USA (Los Angeles), Argentina, Uruguay

Projects

Generis – A mobile-first solution that combines DNA-infused data with the existing lifestyle plans of users, to provide them with solutions that are customized as per the specific needs of users.

Tony Robbins App – Responsive and engaging mobile system for the distribution of mobile content with high ROI.

  1. Syberry Corporation

Syberry Corporation, established in 2011 is a Texas-based firm that offers custom software mobile and web solutions to clients and ensures on-time delivery and strategic communication. This engineering firm focuses on quality assurance and involves transparent pricing strategies. Their professionals possess technical as well as business expertise and can work on technically complex software development projects.

Service Offerings

  • Custom and Software product development
  • DevOps automation
  • Dedicated developers
  • Data Science
  • Quality Assurance
  • Software prototyping
  • Software modernization and maintenance

Industrial Domains Catered to:

Healthcare, Finance, Education, Real Estate, Retail, Transportation, and Construction

Location

USA and Poland

Projects

Telephonic appearance solution: This cloud-based telephonic appearance system employs the most recent communication technologies such as litigants in courtrooms, a remote audio appearance by attorneys, etc. for meeting the requirements of modern courts.

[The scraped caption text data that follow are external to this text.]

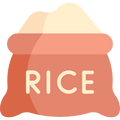 red bag of rice cartoon flat icon

Icon from flaticon.com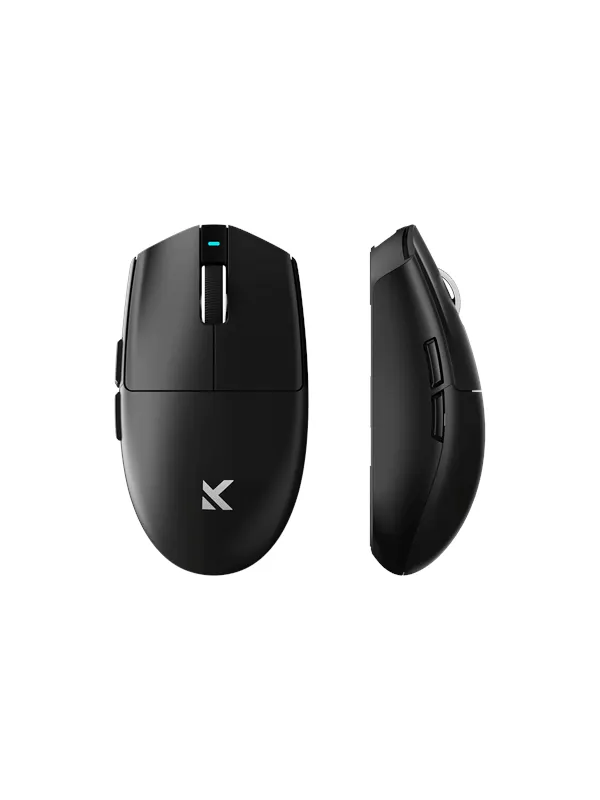 MCHOSE G3 V2 Wireless - Gamingmus - Optic - 6 knappar - Svart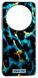 TPU чохол Leopard Case для Poco C75 / green 202028 фото 1
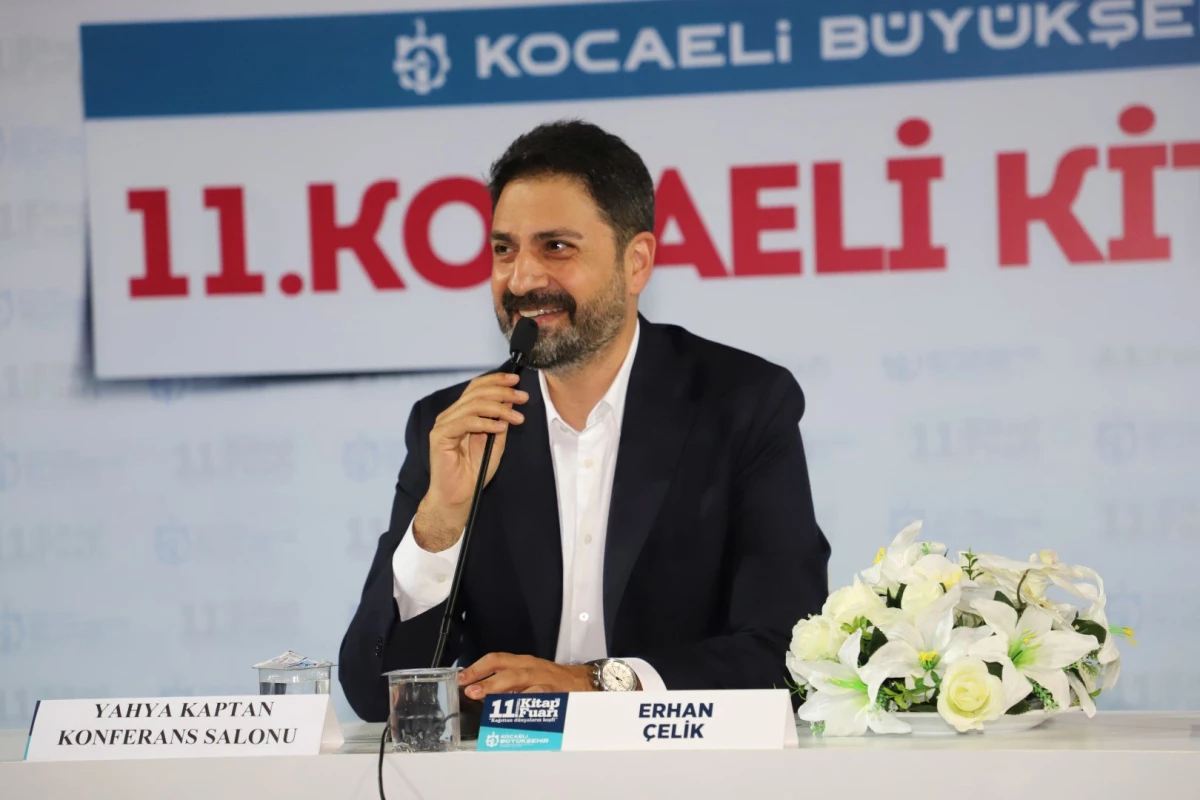 Erhan Çelik, "Medyada Hiçbir Şey Göründüğü Gibi Değil"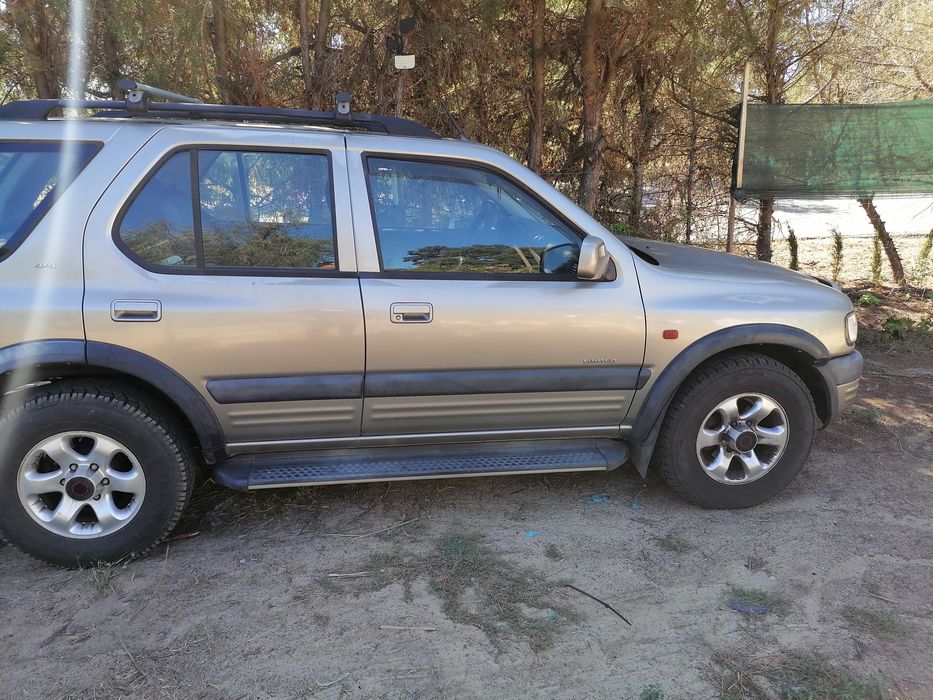Opel frontera 2.2 dti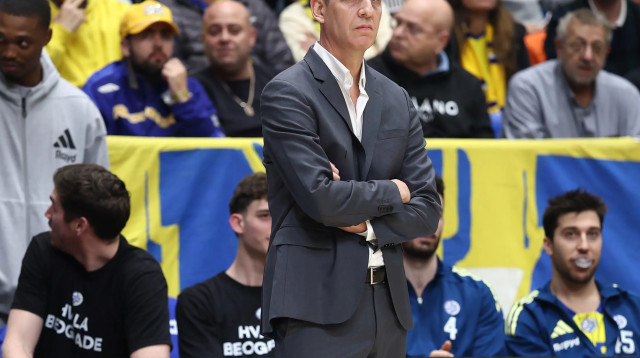 עודד קטש, מכבי תל אביב (צילום: דני מרון)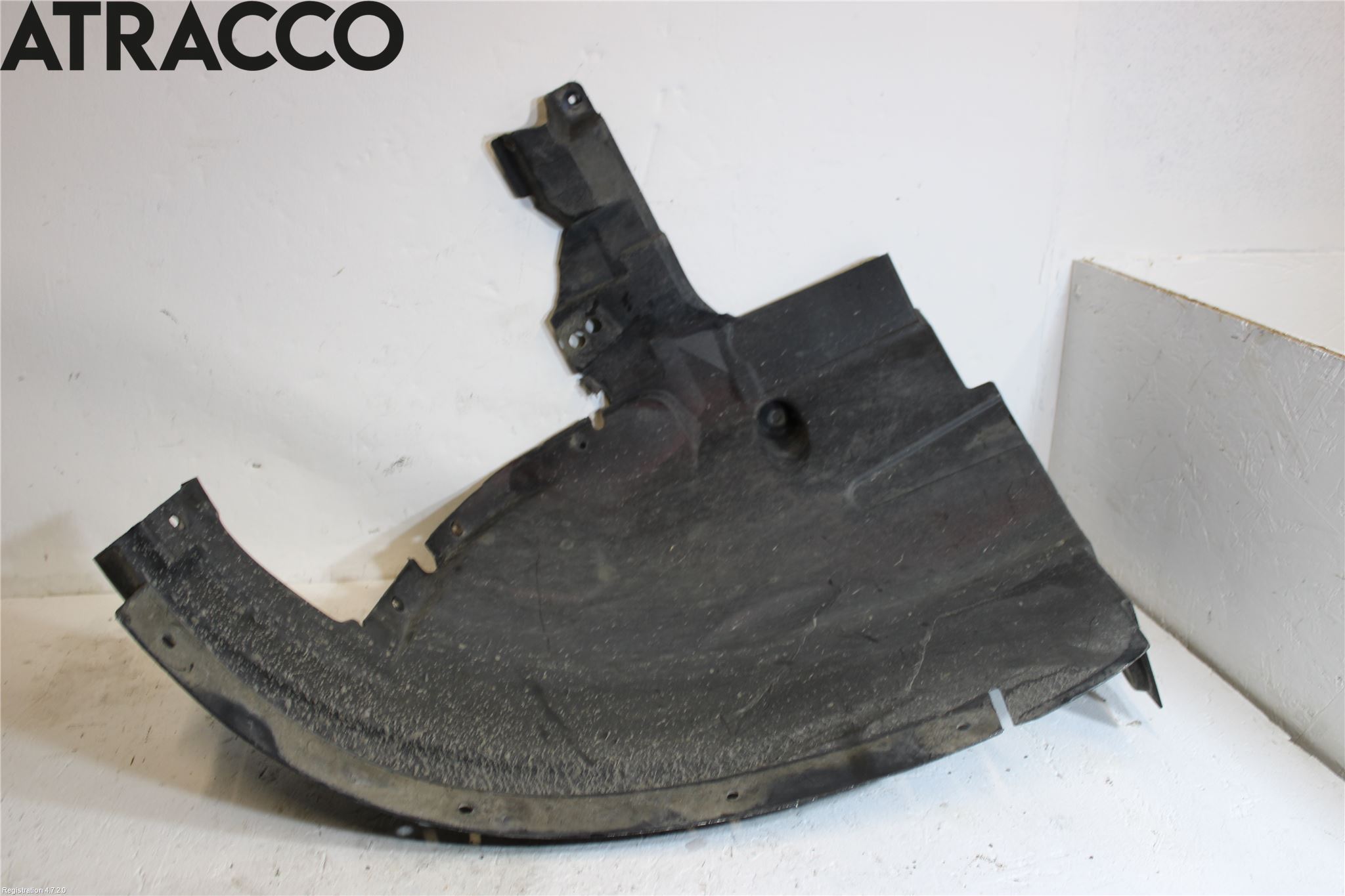 BMW X6 E71/E72   08-14 Skärm Inner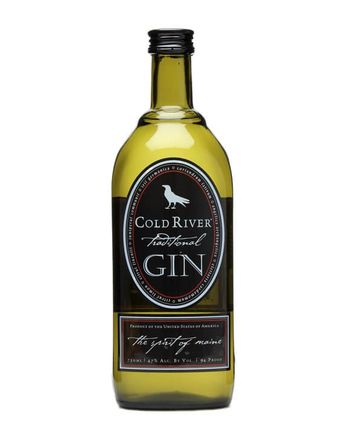 Cold River Gin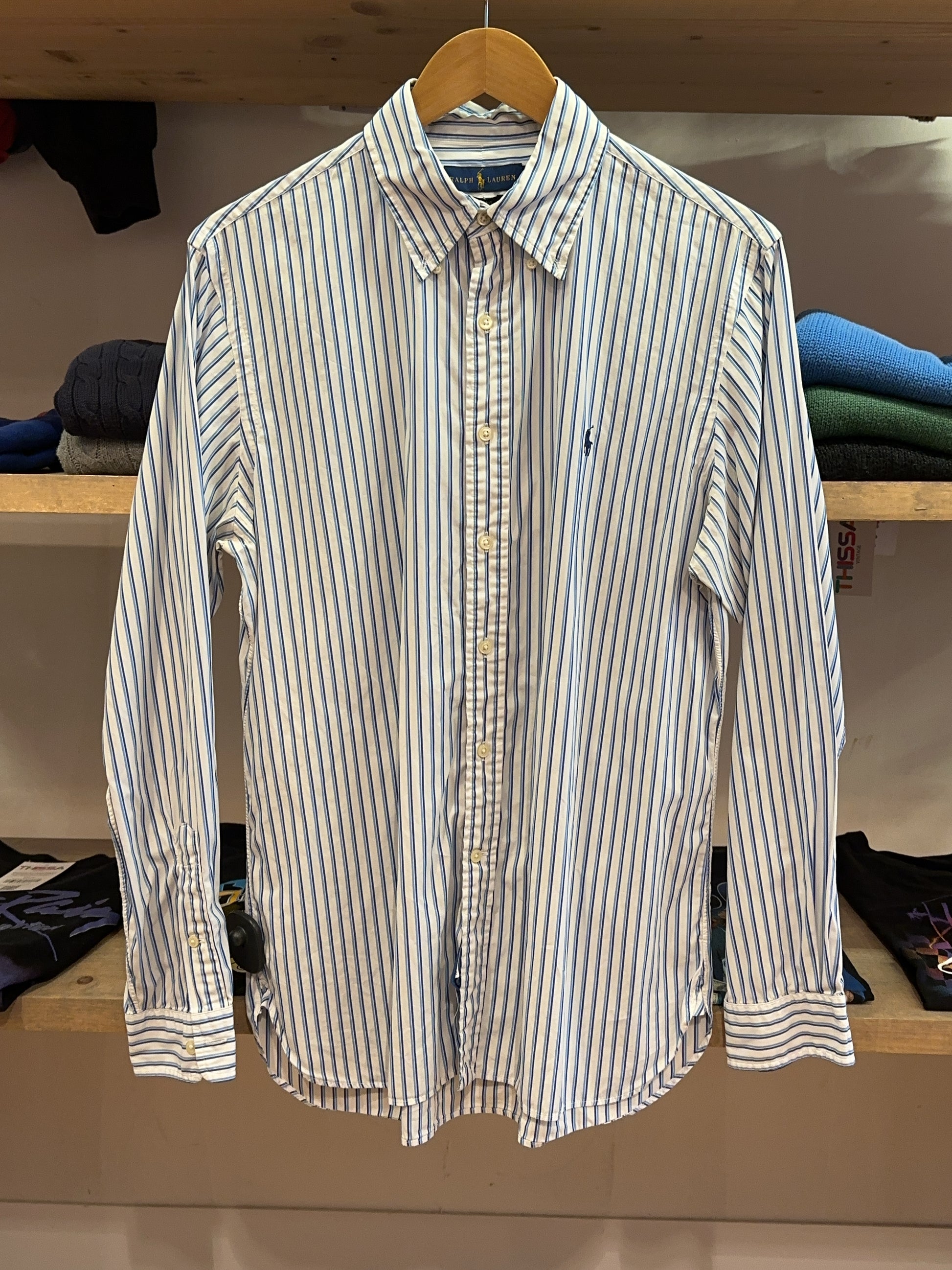 L - Ralph Lauren Shirt
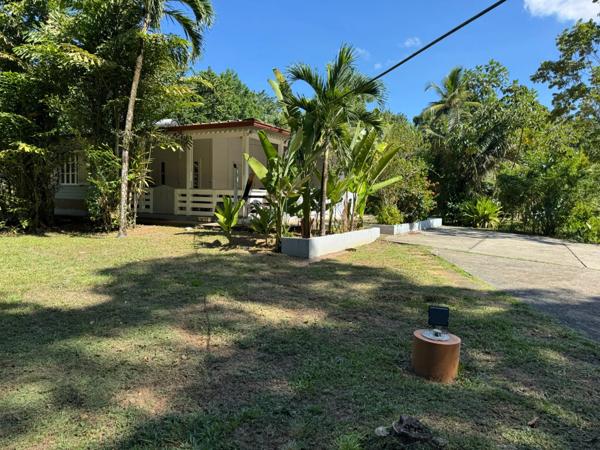 Spécial investisseur avisé, vente de deux hôtels restaurants fonds et immobiliers idéalement situés à Matoury, près de Cayenne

Crowdfunding platform for textbooks: This is a charitable fundraising move for helping students obtain books and study materials for higher education.

  • Prismetric

This reputed React Native development company delivers quality solutions to global clients employing the latest emerging technologies and adheres to changing trends. This company possesses exceptional adaptability for designing apps. Their developers are dedicated as well as passionate in meeting clients’ needs. The cross-platform apps delivered are not only interactive but also budget-friendly.

Service Offerings

  • Mobile/Web app development
  • SAP services
  • Blockchain
  • Big Data
  • Testing and QA services

Industrial Domains Catered to:

On-demand, Laundry, Taxi booking, Food Delivery, Restaurant table reservation, and salon services.

Location:

USA, India, Brazil, Hong Kong, and Qatar.

Projects

Toya: This app helps farmers in finding tractors and farm equipments from certified providers without the need for stepping out of their homes.

Startup Space: Using this app solution, startup entrepreneurs can connect with experts/veterans for obtaining tips on running a business or seeking advice on crisis management.

Concluding Words:

I hope my post has provided you with the necessary information you were looking for! Remember, picking the desired React Native app development company is not enough; you must discuss all-important project details and aspects that matter before the project begins to ensure a smooth workflow and transparent proceedings.